Not sure you mean me. If you do:
Just trying to wrap my head around things. Not meaning any harm or headaches to anyone in the process. Not sure I would think I am asking for great thoughts... just trying to learn from what others already learned... and also trying to work through or better around a minefield of sales oriented dumbed down info...
Either way, we are all divers on one level or another, maybe deep thoughts will do?
But that might then really be opening a can of worms... :)

Scwob,
It is all good, Capt. Frank is just being funny. To answer your question I don't know of a book that really covers the information in detail. As I said I don't know many instructors that do either. You can find bits and pieces here and there however not all together, that I know of. I was going to start my own blog on the subject however just have not had the time to dedicate to it.

If someone else knows of a book that covers linear drift, limiting, and the other common failure modes in CCR please let us know.
 
@Bobby, as you know, these kinds of things are readily available in technical publications. It sounds like the dive community (re. CCRs) is ready for the kind of compilation that Mark Powell put together with "Deco for Divers."
 
Scwob,
It is all good, Capt. Frank is just being funny. To answer your question I don't know of a book that really covers the information in detail. As I said I don't know many instructors that do either. You can find bits and pieces here and there however not all together, that I know of. I was going to start my own blog on the subject however just have not had the time to dedicate to it.

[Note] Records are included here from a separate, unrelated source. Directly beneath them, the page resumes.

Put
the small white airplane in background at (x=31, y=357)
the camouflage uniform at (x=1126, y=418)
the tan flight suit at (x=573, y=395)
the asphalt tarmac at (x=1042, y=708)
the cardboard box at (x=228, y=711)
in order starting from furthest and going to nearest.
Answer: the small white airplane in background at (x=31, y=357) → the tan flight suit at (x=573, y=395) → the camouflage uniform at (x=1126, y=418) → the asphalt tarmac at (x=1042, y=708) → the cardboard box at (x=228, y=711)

If someone else knows of a book that covers linear drift, limiting, and the other common failure modes in CCR please let us know.
Thanks. I keep my ears and eyes open... (while admittedly also hoping for solid state sensors to some day actually make this simpler, safer and more affordable...)
 
Thanks. I keep my ears and eyes open... (while admittedly also hoping for solid state sensors to some day actually make this simpler, safer and more affordable...)

If Poseidon's solid state sensor proves out to what they're claiming, and someone comes out with a functioning CO2 sensor, then I think the safety of CCR's will improve dramatically. Until that time, better read up on how these things work so it won't kill you
 
If Poseidon's solid state sensor proves out to what they're claiming, and someone comes out with a functioning CO2 sensor, then I think the safety of CCR's will improve dramatically. Until that time, better read up on how these things work so it won't kill you
yep...
 
I think rebreathers carry a lower DCS risk than a comparable dive on OC. That's what I see on the deco schedules when I dive with my buddies who have RB's. Moreover, your gas supply isn't as limited as OC so with respect to certain aspects of RB diving I think they have advantages.

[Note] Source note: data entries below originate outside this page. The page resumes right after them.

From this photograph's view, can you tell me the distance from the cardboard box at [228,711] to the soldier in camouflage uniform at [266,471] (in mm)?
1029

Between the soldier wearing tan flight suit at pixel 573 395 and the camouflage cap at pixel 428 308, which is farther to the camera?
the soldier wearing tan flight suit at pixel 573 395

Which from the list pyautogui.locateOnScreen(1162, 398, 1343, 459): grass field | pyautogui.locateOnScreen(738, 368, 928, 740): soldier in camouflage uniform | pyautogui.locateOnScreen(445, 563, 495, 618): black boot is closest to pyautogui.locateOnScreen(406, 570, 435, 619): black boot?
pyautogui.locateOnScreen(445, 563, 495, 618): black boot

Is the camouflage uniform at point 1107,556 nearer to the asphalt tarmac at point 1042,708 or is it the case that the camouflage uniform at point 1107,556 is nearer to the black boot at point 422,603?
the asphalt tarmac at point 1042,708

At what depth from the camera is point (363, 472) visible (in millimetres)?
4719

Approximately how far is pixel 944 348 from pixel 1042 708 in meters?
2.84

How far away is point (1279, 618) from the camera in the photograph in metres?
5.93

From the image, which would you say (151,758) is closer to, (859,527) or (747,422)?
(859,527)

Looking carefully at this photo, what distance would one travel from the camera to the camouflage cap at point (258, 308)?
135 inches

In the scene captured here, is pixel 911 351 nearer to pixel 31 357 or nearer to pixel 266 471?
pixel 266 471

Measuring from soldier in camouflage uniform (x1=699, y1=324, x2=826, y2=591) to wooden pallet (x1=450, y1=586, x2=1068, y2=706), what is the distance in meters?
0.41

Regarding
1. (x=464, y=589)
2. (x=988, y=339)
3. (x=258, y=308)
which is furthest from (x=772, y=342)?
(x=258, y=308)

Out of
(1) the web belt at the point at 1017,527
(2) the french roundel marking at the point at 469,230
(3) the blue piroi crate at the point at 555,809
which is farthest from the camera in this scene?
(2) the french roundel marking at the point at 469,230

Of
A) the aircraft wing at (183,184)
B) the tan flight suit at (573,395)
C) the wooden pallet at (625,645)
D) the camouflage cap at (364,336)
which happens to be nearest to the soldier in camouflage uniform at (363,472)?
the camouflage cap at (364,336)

That said, The issues I see when I observe my buddies is that it takes a tremendous amount of discipline to maintain them as opposed to OC. I also see my buddies cancelling a relatively larger number of dives because the damned thing isn't working properly. If (my assumption) other people are less careful than my buddies and try to jury rig them when there is a problem that the potential risks in that are hard to assess. I personally think that many of the accidents with vague reasons we read about have to do with this kind of thing.

As for myself, I won't dive one. It just seems to be too much work for not enough gain in relation to the type of diving I do.

R..
On the 5 ccrs I'm trained on, I've only been shut out of diving them one time for failure. That's because I forgot to charge the batteries in a new ccr. I wasn't used to charging batteries so that rebreather couldn't be taken down. Thankdfully, I also had an optima with me.

Once you get familiar, you can build a rebreather ready to dive in 20 minutes. If your buddies are taking longer than that or losing dive after dive their maintenance sucks or they're diving the wrong ccr.